Relation-based Wikipedia Search System for
Factoid Questions Answering

Adam Brzeski; Tomasz Boi´nski

Relation-based Wikipedia Search System for Factoid Questions Answering

Adam Brzeski, Tomasz Boi´nski
Department of Computer Architecture, Faculty of Electronics, Telecommunications and Informatics, Gda´nsk University of Technology, Poland

Related article at Pubmed, Scholar Google

Visit for more related articles at International Journal of Innovative Research in Computer and Communication Engineering

Abstract

In this paper we propose an alternative keyword search mechanism for Wikipedia, designed as a prototype solution towards factoid questions answering. The method considers relations between articles for finding the best matching article. Unlike the standard Wikipedia search engine and also Google engine, which search the articles content independently, requiring the entire query to be satisfied by a single article, the proposed system is intended to solve queries by employing information contained in multiple articles. Although still a keyword search, the method can be further employed in natural language questions answering, when accompanied with a question processing module. The method assumes that queries are formulated in a form of a list of Wikipedia articles. The possible solutions are then evaluated, however not by attempting to understand the meaning of the text, but by a simple method of estimating the distance between articles by measuring articles’ references or appearances in other articles, leading finally to returning a single article as an answer for the query.

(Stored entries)
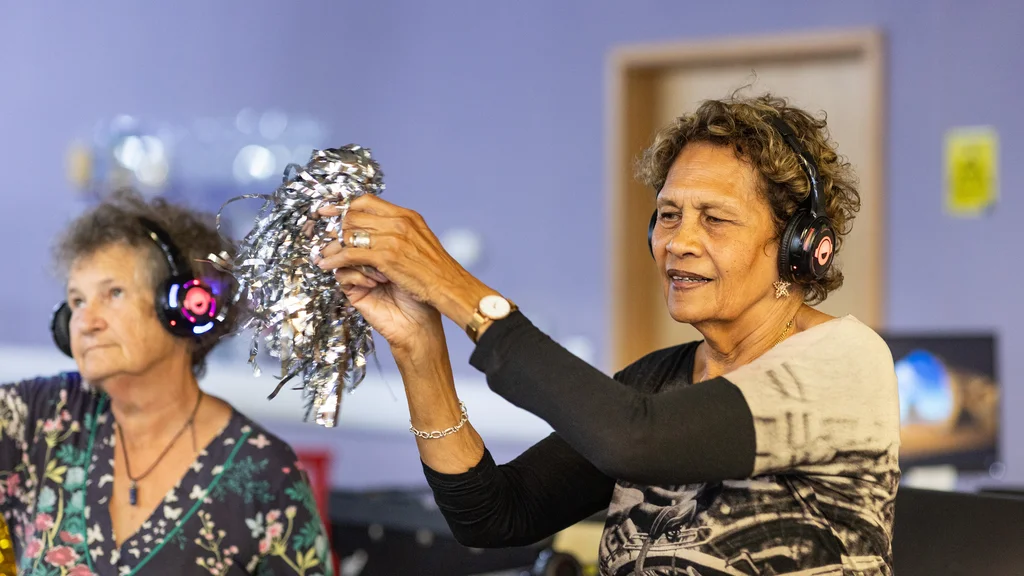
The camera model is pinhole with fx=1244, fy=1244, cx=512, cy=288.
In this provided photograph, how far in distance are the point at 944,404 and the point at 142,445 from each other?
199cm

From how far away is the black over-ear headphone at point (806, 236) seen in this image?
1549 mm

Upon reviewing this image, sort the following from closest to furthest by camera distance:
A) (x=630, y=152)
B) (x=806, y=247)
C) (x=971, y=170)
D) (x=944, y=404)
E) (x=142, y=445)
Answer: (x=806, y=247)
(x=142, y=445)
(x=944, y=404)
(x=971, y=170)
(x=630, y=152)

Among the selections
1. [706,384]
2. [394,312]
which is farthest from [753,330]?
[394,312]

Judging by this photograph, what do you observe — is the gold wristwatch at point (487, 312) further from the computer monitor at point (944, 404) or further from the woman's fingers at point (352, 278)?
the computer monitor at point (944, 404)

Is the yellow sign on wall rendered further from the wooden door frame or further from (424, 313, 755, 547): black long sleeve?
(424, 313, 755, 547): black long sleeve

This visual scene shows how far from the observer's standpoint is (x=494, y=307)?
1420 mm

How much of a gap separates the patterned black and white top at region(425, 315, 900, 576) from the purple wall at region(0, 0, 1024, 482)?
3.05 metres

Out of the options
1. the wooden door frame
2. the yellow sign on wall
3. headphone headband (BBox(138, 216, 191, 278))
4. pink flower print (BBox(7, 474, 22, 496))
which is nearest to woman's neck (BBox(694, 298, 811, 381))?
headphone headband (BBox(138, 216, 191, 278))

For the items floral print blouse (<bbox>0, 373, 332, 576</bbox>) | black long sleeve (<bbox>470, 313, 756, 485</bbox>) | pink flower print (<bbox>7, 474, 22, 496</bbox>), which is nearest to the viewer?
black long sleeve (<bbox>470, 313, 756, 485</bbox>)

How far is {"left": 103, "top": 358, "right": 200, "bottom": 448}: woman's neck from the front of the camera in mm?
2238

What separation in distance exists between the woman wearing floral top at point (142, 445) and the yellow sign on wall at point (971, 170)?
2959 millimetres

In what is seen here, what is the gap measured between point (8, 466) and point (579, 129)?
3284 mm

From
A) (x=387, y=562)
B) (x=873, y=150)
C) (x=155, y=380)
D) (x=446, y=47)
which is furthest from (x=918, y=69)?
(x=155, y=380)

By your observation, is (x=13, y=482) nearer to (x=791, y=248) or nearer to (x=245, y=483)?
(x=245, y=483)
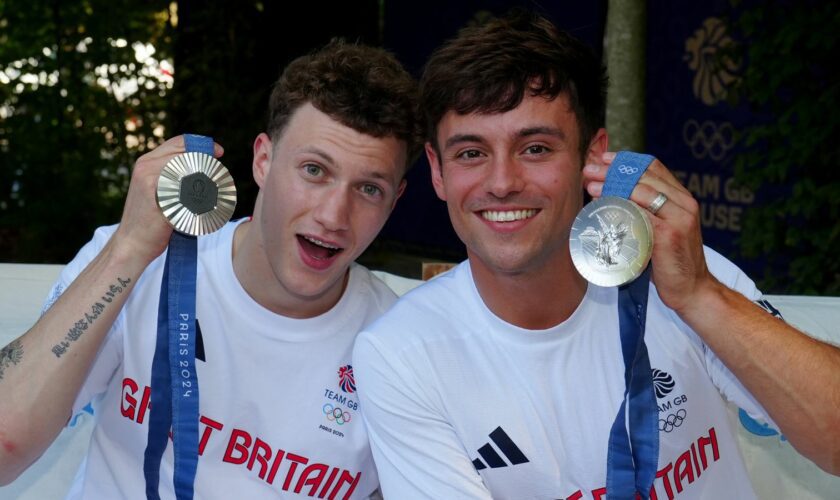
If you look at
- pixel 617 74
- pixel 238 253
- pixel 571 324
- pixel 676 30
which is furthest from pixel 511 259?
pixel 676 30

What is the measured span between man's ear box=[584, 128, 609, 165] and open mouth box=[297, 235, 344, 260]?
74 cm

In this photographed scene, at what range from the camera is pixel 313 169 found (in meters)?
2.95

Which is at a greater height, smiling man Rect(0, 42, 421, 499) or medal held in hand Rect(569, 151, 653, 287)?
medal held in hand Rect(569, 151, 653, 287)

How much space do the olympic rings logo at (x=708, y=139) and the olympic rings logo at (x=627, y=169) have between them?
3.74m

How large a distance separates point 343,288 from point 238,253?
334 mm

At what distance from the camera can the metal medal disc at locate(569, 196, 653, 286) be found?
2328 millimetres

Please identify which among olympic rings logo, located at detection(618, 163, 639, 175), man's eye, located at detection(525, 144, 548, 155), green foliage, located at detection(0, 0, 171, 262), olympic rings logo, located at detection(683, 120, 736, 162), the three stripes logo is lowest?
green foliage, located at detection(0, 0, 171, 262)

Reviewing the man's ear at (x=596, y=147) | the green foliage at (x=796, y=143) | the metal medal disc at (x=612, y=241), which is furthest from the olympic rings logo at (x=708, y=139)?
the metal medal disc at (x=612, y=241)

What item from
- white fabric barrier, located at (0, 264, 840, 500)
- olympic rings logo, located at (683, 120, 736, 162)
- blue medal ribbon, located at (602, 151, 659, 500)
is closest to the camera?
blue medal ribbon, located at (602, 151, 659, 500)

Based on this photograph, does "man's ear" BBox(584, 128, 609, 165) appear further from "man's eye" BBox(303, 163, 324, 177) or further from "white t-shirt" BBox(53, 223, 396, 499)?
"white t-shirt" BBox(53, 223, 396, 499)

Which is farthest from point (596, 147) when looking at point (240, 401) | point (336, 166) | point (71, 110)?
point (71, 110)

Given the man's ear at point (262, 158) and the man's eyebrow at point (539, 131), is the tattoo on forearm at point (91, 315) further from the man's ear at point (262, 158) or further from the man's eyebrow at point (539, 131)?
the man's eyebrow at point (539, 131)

---

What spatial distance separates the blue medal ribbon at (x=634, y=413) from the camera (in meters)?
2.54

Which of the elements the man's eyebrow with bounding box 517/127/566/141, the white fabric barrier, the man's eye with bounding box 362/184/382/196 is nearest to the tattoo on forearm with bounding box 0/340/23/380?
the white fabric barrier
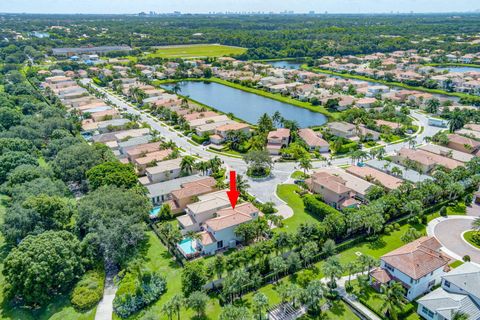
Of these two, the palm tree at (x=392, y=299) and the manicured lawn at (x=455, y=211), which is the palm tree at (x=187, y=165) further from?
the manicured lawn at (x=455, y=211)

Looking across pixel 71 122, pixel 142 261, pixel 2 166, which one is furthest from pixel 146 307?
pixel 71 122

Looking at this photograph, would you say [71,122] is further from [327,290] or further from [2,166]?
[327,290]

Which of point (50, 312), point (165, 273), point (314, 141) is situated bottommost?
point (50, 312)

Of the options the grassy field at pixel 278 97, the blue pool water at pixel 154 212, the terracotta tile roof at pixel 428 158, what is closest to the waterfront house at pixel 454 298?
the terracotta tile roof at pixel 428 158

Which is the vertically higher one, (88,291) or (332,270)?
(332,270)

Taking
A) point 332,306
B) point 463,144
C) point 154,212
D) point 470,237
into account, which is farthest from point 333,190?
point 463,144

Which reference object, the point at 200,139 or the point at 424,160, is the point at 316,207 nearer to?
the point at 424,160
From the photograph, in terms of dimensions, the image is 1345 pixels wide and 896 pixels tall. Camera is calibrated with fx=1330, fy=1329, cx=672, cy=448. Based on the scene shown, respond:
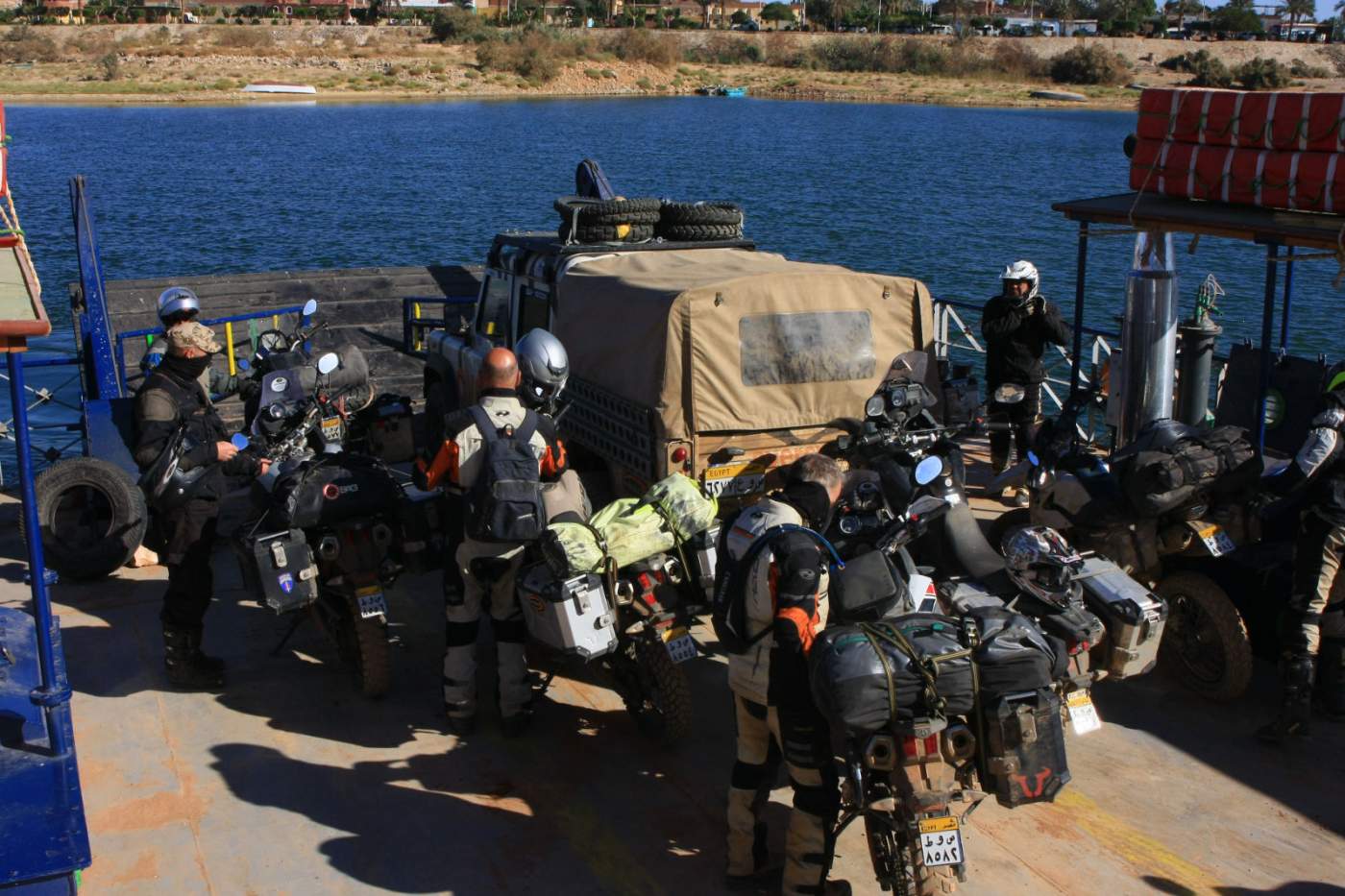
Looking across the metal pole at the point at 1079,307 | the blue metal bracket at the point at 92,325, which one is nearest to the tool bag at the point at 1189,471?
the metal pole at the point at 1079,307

--

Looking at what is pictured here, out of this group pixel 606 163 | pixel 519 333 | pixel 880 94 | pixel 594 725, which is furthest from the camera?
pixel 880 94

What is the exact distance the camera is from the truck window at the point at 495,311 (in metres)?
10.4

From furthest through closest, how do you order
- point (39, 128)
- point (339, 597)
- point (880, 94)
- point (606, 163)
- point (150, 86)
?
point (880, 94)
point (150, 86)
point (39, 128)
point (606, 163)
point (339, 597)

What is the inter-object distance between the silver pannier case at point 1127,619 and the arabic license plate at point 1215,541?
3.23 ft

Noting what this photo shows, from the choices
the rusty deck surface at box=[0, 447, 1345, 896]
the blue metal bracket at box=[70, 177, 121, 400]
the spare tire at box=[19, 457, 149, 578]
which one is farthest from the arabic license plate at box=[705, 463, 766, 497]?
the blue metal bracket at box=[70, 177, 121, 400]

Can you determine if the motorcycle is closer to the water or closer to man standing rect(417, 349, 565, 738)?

WHAT THIS EXERCISE ASKS:
[A] Pull out each line of the records that contains the string "eyebrow", counting only matches with identical capitalization.
[B] Write the next part of the paper on relation-based Wikipedia search, beginning after its last sentence.

ANSWERS PER TASK:
[A]
Given the man's ear at point (262, 158) and the man's eyebrow at point (539, 131), is the tattoo on forearm at point (91, 315) further from the man's ear at point (262, 158) or further from the man's eyebrow at point (539, 131)?
the man's eyebrow at point (539, 131)
Which of the elements the man's eyebrow with bounding box 517/127/566/141, the white fabric barrier, the man's eye with bounding box 362/184/382/196 is nearest to the tattoo on forearm with bounding box 0/340/23/380?

[B]
Keywords

natural language processing, search engine, semi-structured text, open-domain questions

INTRODUCTION

The transition from keyword-based search to natural language questions answering has been long awaited, and even though more and more often it is announced to be finally achieved, it is in fact still unavailable. While the modern natural language solutions are trying to gain trust and become popular, keyword search dominates most of the querying systems. It also applies to Wikipedia, which in the meantime has become a huge and powerful base of knowledge. Wikipedia is therefore a great source of information for question answering systems, and thereby searching Wikipedia for particular information becomes highly interesting and important task. Efficient search engine is obviously also important for regular users.

At the same time, the standard Wikipedia keyword search engine remains a solid but simple solution. And the search is in fact an non-trivial problem. Although Wikipedia articles in many case have a form of unstructured text, there is also well structured content of infoboxes that can be extensively utilized. Also, Wikipedia contains a great net of links between articles. All of this information should be considered by an efficient search engine. The Wikipedia search systems remains simple in a sense that it attempts to match the articles independently to the entire query at once. The structure of Wikipedia, however, opens a possibility of finding matching articles not only basing on their own content, but also basing on the content of articles closely related to them. In that sense, a query can be satisfied by a group of related articles. In the presented method we attempt to follow this approach.

RELATED WORK

Other approaches for alternative Wikipedia searches were already proposed. Some of them introduce new techniques for querying Wikipedia. Hahn et al. [1] presented a faceted search system based on DBpedia. Yan et al. [2] also used faceted approach in order to provide better browsing of search results. Hu et al. proposed a search results re-ranking system considering the quality of articles [3]. Boi´nski and Brzeski presented a facts extraction method for Polish Wikipieda [4]. Szyma´nski, in turn, presented systems for Wikipedia search results clustering [5] and articles categorization [6]. Wikipedia is also widely utilized as a knowledge base for question answering systems. Recently, Ryu et al. presented a thorough approach for question answering employing article infoboxes, content, structure, category structure and definitions [7]. Interesting work was also presented by Chu-Carroll and Fan, who utilized Wikipedia data for generating candidate answers for open-domain questions [8].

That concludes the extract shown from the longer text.